Так проходили недели. В полном одиночестве – он то упрямо склонялся душою к смерти, то снова к жизни. Сильней всего терзало, что ему некуда пойти, нечего делать, нечего сказать и сам он ничто. Иногда он как безумный носился по улицам, иногда и вправду сходил с ума – все вдруг исчезало, потом появлялось вновь. У него перехватывало дыхание. Случалось, он стоял у стойки в трактире, куда зашел выпить. И вдруг все отступало. Словно издали он видел лицо буфетчицы, шумных выпивох, свой стакан на залитой пивом стойке красного дерева. Что-то разделяло его с ними. Терялась всякая связь. Не нужны они ему, и выпивка не нужна. Круто повернувшись, он уходил.

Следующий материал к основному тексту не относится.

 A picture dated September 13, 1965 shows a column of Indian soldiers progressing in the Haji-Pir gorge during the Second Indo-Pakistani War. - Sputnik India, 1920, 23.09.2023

На пороге останавливался, смотрел на освещенную улицу. Но не был он к ней причастен, не сливался с ней. Что-то его отделяло. Все происходящее под теми фонарями было от него отгорожено. Он не мог к ним пробиться. Даже дотянись он до них, он чувствовал, ему их не коснуться. Куда идти? Некуда ему идти, ни назад, к стойке, ни куда-нибудь еще. Он задыхался… Нет ему нигде места. В душе росло напряжение; вот сейчас его разнесет на куски.